Botanical garden, archaeological site and natural reserve in Caguas, Puerto Rico

The William Miranda Marín Botanical and Cultural Garden also known as Botanical and Cultural Garden of Caguas is a botanical garden, archaeological site and natural reserve of about 235,800 m² of extension, which is located in the Cañabón neighborhood, of the autonomous municipality of Caguas, in Puerto Rico.

== Location ==
This botanical garden is located near the main cities of the Island of Puerto Rico, just 30 minutes from San Juan.

Botanical and Cultural Garden of Caguas , Office of Sustainable Development, Autonomous Municipality of Caguas, Puerto Rico.
The visiting hours are from Thursday to Sunday from 10:00 am to 4:00 pm.

== History ==
The garden has several additional elements that define it as a multi-themed one since it is not only a botanical garden but also a zoo, historical, ecological and museum site.

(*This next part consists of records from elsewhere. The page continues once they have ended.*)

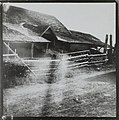 Stereoscopic picture of a traditional barn used for drying and threshing grain, right image (34184769374).jpg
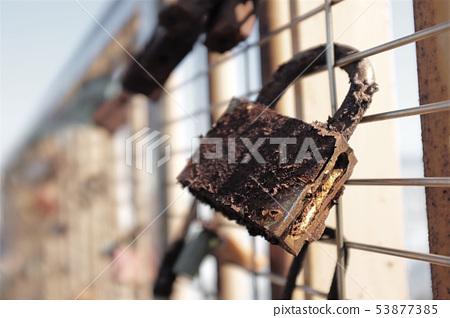 生鏽的鎖頭掛在鐵絲網牆上 53877385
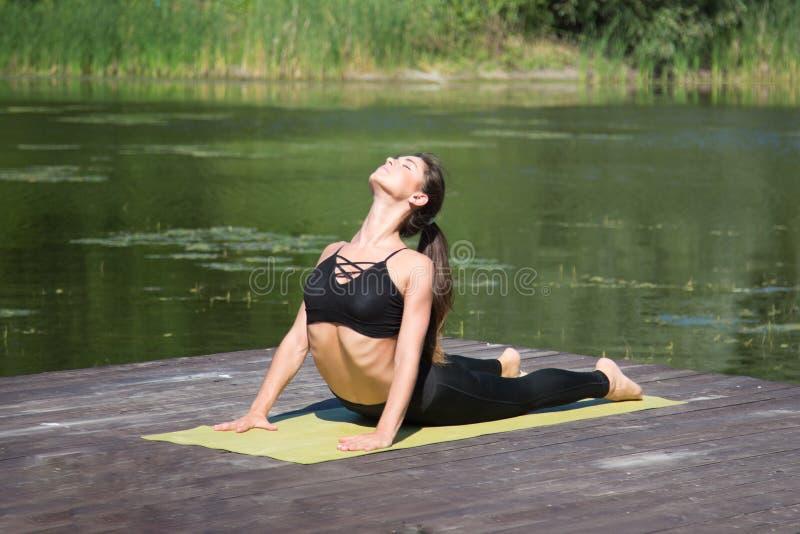 De jonge yoga van meisjespraktijken op de kust van het meer, het concept het genieten van van privacy en concentratie, zonlicht stock afbeelding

Lotus flower in the Jardín Botánico y Cultural William Miranda Marín

The Caguas Botanical and Cultural Garden works both as a nature reserve and as an archaeological area, as it houses historical ruins.

Among the archaeological ruins stand out the old sugar mill known as the "Hacienda San José", also the reconstruction of a barrack of slaves, and important archaeological sites of the Taínos that inhabited in Boriquen, Indigenous name of Puerto Rico, with pieces dating from Pre-Columbian era to the times of Spanish colonization.

This space contains part of all the Cagüeños and Puerto Ricans, as the essences of the Taínos, blacks and Spanish are added in its texture, the garden celebrates criollismo, the sum of the three races, in several of its educational areas.

== Collections ==
In the botanical garden it exhibits tropical flora in all its exuberance and variety. At the same time it houses the fauna of this vegetation. Vegetable exhibits are arranged in the following areas:

- Arboretum with sections of,
  - The Heritage Forest displays 36 species of native and endemic trees that were of great ecological, nutritional and practical importance to the island's ancestors.
  - La Arboleda Ancestral Taína celebrates the indigenous heritage of the Creole through a monumental public art project inspired by the indigenous bateyes.
  - The African Ancestral Grove is a space of tribute, remembrance and respect for our African ancestors, which includes a bronze monument, representing the figure of Osaín.
  - The Grove of Consciousness is a call to reflection on the importance of protecting our natural resources, presenting various species of trees threatened with extinction.
  - La Arboleda Florida is a colorful festival that allows us to enjoy 40 species of trees with showy flowers.
  - The plantation of the "Palo de Pollo", the Pollales (forests of "Palo de Pollo" ( Pterocarpus officinalis) in Puerto Rico are impressive groves that form in places very humid such as swamps. In the garden there is a planting of these trees that inhabit the banks of the Caguitas River.
  - La Arboleda Criolla explores the uses of 15 species of Cagüeño trees that produce wood of commercial importance during the 19th and 20th centuries.
- La Huerta Frutal exhibits 50 species of native and foreign fruit trees that have been part of the recipe book of Puerto Rican cuisine.
- The Casa Jíbara y Siembra Agrícola Familiar honors the peasant grandparents of Puerto Rico. This area offers the recreation of a family plantation or "felling" accomplished with traditional techniques and an exhibition hall.
- The Planting of the Puerto Rican Artisan celebrates the creativity of the Puerto Rican people in carving, along with 60 species of trees, herbs and vines that enhance them.
- El Palmar exhibits dozens of species of palms from different parts of the world distributed by their geographical areas of origin.
- El Bambular, which originates in the Plaza Agrícola and borders the Caguitas River, is a collection of different species of bamboos.
- La Manigua is a Taino expression to designate a tropical wetland ecosystem characterized by water-saturated soils and vegetation adapted to the lack of oxygen in the soil.
- The River Corridor is a planting plan aimed at stimulating the natural process of regeneration of the vegetation adjacent to the Caguitas River that connects with the "Honor to the River" project.
- The Aquatic Plants and Tropical Fish Garden occupies a space within the historic area of the old hacienda house, with a pond for growing aquatic plants and a hatchery for tropical fish.
- The Plaza Agrícola Urbana is made up of six warehouses for crop production hydroponics, and the propagation of practical plants.
- The Butterfly is a space in the historic area dedicated to the breeding and spread of butterflies.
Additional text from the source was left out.